Retrans, Mobile Will Save Broadcasting
Figuring that broadcast TV was a natural next step for a prosperous radio company, Jeff Smulyan and Emmis Communications started buying TV stations in 1998 and within a few years had amassed a substantial group of 16 stations in mid-size markets.
But the TV experience was not a happy one. No sooner had he built the group than he started to disassemble it, selling off the last of the stations a couple of years ago.
In this interview with TVNewsCheck Editor Harry A. Jessell, Smulyan, the CEO of Emmis, explains his decision to get out of the TV business at the same time a of private equity firms were getting in. It all comes down to retransmission consent, he says. Broadcasters were not getting their fair share of cable programming fees and, without them, they eventually wouldn't be able to compete.
Smulyan also discusses the continuing challenges of the AM and FM business, not the least of which is the "perception" that radio listenership is dwindling, particularly among young people.
Opportunity for broadcasting is in mobile, he says. Broadband is ill-suited for the delivery of audio or video entertainment to mobile devices. The broadband infrastructure can't handle it and consumers won't want to pay for it once they begin being charged the real cost.
An edited transcript:
You got into the TV business and then you got out fairly quickly. Why?

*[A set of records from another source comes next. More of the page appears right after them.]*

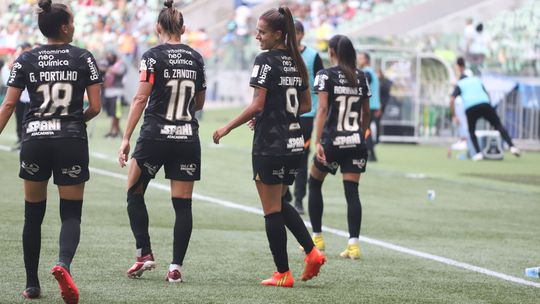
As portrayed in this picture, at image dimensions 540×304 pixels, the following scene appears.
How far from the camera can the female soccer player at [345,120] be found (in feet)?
33.9

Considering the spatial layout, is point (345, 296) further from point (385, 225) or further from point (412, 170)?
point (412, 170)

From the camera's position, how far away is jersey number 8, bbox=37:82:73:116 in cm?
749

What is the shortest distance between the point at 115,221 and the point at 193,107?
4.13 metres

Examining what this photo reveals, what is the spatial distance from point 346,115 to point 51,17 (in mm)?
3634

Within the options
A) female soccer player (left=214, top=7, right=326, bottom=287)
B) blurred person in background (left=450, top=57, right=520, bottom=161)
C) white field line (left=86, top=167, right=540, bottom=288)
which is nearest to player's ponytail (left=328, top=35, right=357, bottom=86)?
white field line (left=86, top=167, right=540, bottom=288)

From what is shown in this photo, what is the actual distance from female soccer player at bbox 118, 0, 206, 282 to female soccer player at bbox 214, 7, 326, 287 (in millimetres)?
346

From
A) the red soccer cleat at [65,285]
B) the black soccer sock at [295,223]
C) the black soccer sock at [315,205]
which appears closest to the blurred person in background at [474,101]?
the black soccer sock at [315,205]

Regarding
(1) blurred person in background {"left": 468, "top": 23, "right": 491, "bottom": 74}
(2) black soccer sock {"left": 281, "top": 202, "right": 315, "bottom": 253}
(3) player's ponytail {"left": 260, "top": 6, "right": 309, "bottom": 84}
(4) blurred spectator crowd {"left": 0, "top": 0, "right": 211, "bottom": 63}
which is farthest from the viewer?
(4) blurred spectator crowd {"left": 0, "top": 0, "right": 211, "bottom": 63}

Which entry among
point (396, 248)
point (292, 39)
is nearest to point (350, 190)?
point (396, 248)

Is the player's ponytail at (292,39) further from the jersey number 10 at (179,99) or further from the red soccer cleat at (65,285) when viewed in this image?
the red soccer cleat at (65,285)

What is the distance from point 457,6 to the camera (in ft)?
123

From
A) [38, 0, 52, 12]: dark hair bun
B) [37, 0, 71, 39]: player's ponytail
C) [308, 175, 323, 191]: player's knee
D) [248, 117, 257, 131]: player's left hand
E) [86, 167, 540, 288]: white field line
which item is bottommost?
[86, 167, 540, 288]: white field line

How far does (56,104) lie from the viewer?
7.50 meters

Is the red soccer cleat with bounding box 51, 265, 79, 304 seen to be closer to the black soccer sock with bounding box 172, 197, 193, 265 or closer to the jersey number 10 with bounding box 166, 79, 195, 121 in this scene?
the black soccer sock with bounding box 172, 197, 193, 265
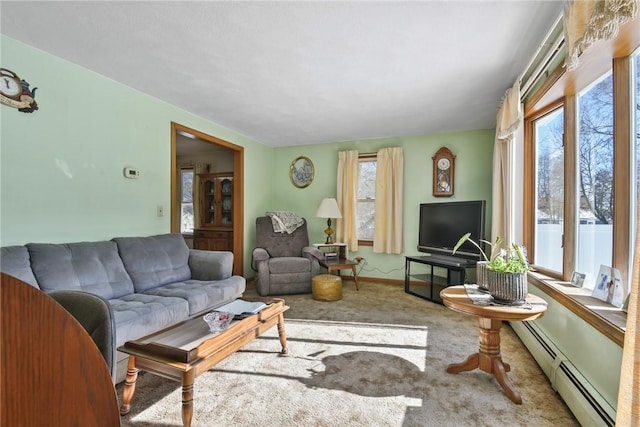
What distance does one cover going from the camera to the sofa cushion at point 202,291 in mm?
2406

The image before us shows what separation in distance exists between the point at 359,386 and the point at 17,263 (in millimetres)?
2345

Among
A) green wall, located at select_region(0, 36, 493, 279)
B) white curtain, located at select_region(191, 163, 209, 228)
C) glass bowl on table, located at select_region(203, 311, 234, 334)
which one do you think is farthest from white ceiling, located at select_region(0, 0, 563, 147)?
white curtain, located at select_region(191, 163, 209, 228)

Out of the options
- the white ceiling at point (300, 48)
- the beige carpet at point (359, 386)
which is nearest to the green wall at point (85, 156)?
the white ceiling at point (300, 48)

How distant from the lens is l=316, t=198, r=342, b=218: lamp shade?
4590 mm

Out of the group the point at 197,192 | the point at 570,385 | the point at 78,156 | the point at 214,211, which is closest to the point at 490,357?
the point at 570,385

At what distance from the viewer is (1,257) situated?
1.85 metres

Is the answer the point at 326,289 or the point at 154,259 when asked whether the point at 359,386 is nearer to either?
the point at 326,289

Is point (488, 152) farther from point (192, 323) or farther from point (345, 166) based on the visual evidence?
point (192, 323)

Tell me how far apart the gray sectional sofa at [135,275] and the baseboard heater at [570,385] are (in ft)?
8.31

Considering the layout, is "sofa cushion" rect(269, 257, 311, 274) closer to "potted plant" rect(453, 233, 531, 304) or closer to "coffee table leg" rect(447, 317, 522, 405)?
"coffee table leg" rect(447, 317, 522, 405)

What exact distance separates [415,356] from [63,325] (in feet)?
7.77

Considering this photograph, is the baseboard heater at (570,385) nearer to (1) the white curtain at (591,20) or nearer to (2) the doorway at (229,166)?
(1) the white curtain at (591,20)

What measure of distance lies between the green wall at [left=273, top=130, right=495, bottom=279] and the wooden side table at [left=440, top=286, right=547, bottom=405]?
256cm

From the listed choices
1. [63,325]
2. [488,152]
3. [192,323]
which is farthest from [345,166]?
[63,325]
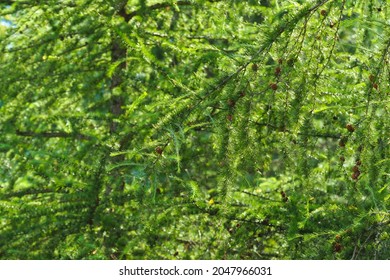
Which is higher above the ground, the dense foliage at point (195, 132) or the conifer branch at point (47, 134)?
the dense foliage at point (195, 132)

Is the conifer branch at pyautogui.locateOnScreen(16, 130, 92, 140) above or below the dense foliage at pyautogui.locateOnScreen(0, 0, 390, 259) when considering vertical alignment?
below

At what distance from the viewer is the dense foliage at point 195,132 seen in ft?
10.6

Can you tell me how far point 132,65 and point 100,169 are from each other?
1.45 m

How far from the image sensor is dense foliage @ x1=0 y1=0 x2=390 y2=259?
3.24 metres

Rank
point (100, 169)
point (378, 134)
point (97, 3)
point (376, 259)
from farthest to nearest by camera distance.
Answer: point (97, 3), point (100, 169), point (376, 259), point (378, 134)

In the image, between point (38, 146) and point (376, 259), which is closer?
point (376, 259)

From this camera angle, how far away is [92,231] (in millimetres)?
5008

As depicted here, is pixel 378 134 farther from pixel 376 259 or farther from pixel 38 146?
pixel 38 146

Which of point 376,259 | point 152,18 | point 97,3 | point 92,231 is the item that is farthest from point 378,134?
point 152,18

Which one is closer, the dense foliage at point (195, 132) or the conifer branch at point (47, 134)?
the dense foliage at point (195, 132)

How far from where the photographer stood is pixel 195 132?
5512 mm

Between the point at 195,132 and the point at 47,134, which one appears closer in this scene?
the point at 195,132

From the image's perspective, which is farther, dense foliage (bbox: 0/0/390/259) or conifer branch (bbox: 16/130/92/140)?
conifer branch (bbox: 16/130/92/140)

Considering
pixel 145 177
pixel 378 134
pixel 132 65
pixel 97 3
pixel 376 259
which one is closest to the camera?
pixel 145 177
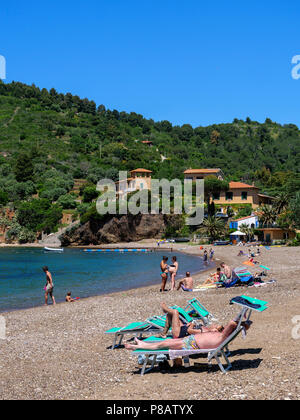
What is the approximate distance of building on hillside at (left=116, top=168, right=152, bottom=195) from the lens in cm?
7125

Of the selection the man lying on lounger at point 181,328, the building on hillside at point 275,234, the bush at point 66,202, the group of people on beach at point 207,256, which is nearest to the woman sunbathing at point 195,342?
the man lying on lounger at point 181,328

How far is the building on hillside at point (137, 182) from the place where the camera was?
71250 millimetres

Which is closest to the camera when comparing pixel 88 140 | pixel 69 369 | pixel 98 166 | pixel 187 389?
pixel 187 389

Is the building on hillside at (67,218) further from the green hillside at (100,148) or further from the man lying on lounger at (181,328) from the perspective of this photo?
the man lying on lounger at (181,328)

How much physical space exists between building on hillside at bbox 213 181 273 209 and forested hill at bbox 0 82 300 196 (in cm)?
1445

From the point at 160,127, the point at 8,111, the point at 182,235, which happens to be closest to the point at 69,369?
the point at 182,235

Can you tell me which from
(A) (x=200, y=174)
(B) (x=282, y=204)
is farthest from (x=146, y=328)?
(A) (x=200, y=174)

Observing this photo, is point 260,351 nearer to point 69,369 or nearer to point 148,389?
point 148,389

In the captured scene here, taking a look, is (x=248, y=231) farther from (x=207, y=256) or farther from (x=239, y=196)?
(x=239, y=196)

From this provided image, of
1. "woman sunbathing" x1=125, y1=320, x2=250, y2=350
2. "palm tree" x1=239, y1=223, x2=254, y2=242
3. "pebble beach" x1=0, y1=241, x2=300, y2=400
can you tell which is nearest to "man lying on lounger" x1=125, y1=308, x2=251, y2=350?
"woman sunbathing" x1=125, y1=320, x2=250, y2=350

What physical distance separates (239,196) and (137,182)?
19706 millimetres

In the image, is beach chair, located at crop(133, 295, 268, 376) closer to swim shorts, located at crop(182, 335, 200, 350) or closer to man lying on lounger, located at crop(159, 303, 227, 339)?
swim shorts, located at crop(182, 335, 200, 350)

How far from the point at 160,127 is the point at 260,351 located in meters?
147
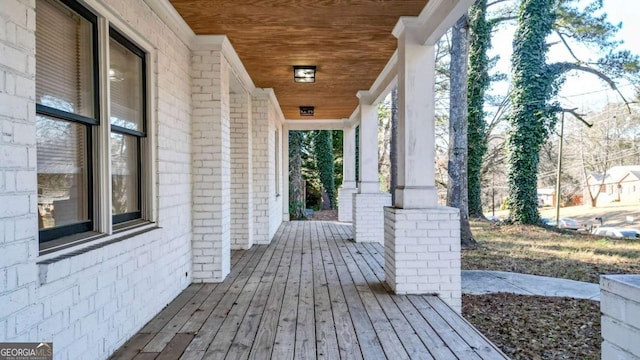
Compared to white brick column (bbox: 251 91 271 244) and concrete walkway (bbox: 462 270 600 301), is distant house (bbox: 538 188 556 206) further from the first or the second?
white brick column (bbox: 251 91 271 244)

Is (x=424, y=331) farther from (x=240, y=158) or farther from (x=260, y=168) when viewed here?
(x=260, y=168)

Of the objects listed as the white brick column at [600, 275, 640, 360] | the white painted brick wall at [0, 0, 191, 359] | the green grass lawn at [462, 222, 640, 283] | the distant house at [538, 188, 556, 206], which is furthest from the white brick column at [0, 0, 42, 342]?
the distant house at [538, 188, 556, 206]

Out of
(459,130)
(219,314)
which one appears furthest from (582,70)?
(219,314)

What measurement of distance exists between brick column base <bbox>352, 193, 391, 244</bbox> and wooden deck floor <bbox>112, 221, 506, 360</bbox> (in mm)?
2163

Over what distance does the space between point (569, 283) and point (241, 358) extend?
4.85 m

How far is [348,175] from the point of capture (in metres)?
10.8

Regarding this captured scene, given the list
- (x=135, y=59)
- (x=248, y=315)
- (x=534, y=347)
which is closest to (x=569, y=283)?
A: (x=534, y=347)

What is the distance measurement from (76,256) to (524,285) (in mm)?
5197

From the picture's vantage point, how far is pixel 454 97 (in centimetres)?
805

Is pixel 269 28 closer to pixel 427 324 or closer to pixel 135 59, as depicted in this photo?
pixel 135 59

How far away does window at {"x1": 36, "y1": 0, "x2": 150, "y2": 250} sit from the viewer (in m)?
1.97

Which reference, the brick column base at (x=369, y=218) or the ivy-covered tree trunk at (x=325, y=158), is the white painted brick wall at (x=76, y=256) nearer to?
the brick column base at (x=369, y=218)

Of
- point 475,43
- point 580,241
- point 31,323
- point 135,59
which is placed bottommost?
point 580,241

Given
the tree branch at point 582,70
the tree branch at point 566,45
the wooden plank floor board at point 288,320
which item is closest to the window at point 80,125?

We really thought that you had to have a significant amount of retransmission consent revenue to be competitive. If TNT gets a $1.10 a subscriber and ESPN gets $4, they are going to take your content away. The absolute future for the American television business industry is a meaningful dual revenue stream. The networks have to have it and the affiliates have to have it.
And it's got to be a big number.
It's got to be a number that that reflects viewership. Listen, you have got a massive cross-subsidization. People are paying largely for what they don't watch and they're not paying for what they do. It just doesn't make any sense and you can see it every day. How many articles do you have to write about sports or movies or comedies or Oprah migrating to cable? Hey, listen, the entire American television business can be summed up by one phrase from Watergate: "Follow the money." Wherever the money goes, that's where the product is.
What's the solution?
As part of a recognition that over-the-air broadcasting is very important in this country, Congress and policymakers could have a comprehensive solution where the broadcasters could give up some spectrum for some form of compensation.
What kind of compensation?
You can have some sort of a comprehensive settlement where the cable operators would agree to pay broadcasters based on some sort of viewership formula.
That sounds like a tough sell.
Yeah, it's just a different way of looking at the problem. The customers are paying to watch you, but their dollars are going to someone else. Do you think that the average consumer when they pay their $75 a month cable bill thinks that ch. 4 is getting some of that money? Of course they do.
I think the cable operators probably tell them that they're paying for everything else and that broadcast signals are free.
Yeah, but nobody has an antenna anymore. That's the most disingenuous argument in the history of the world.
Emmis is a public company. Why are you now trying to take it private?
Because I would rather be private than public if it's humanly possible. It's hard to be a public broadcasting entity these days.
Why is that?
Because Wall Street doesn't love us all. They don't love TV, they don't love radio, they certainly don't love newspapers and magazines.
Why should it love radio?
We just had some massive studies that Nielsen did with Ball State that looked at media consumption and it shows radio consumption is at an all time high.
Yeah, but it's been abandoned by the kids.
It hasn't been. The perception is it's been abandoned by the kids.
You can clearly define the problems of the three industries. The newspaper business is incredibly capital intensive and it lost the gravy, which was the classified business, to people like Craig Newmark, of Craiglist. More than that, it's got a consumption problem. People are not consuming daily newspapers, young or old, in the same way.
Television has a different problem. Television's consumption is at an all-time high. People spend more time watching TV than ever before, but the problem with TV is that it's fragmented and the dollars go to too many different places.
Radio's issue is totally different. Consumption is at an all-time high. Time spent listening is down a little bit, but we have more people listening to radios today in the United States than ever before. We have five million more listeners in radio in the United States than we've ever had in our history, but nobody understands that.